The exercise: Give the material once more, word for word, without any images.

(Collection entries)

------------------------------------------------------------

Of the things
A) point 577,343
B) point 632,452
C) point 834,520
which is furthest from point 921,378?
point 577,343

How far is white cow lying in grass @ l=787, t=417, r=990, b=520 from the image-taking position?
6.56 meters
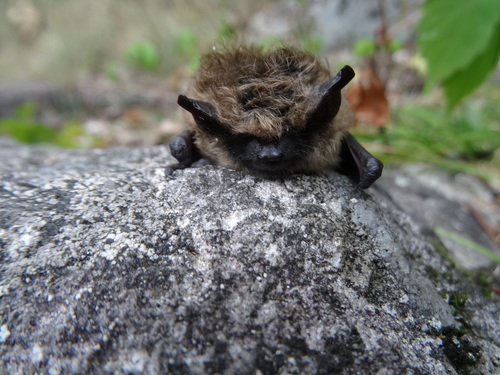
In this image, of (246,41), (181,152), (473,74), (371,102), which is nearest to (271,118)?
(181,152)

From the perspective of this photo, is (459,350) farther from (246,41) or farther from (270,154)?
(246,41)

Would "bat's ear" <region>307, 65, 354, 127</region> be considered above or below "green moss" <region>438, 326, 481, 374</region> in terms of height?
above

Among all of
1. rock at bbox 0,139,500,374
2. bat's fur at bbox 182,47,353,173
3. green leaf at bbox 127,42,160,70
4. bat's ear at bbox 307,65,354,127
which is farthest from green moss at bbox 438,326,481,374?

------------------------------------------------------------

Correct response:
Of the things
A) point 577,343
B) point 632,452
C) point 834,520
which is furthest from point 921,378?
point 577,343

How far is white cow lying in grass @ l=787, t=417, r=990, b=520 from the image-taking position?
6.56 meters
In this image, of (246,41), (181,152), (473,74), (371,102), which is nearest to (271,118)?
(181,152)

From the perspective of this photo, is (459,350) farther from (246,41) or farther from (270,154)?
(246,41)

Would "bat's ear" <region>307, 65, 354, 127</region> be considered above or below "green moss" <region>438, 326, 481, 374</region> in terms of height?
above

Among all of
1. rock at bbox 0,139,500,374
2. bat's fur at bbox 182,47,353,173
3. green leaf at bbox 127,42,160,70
4. bat's ear at bbox 307,65,354,127
which is farthest from green moss at bbox 438,326,481,374?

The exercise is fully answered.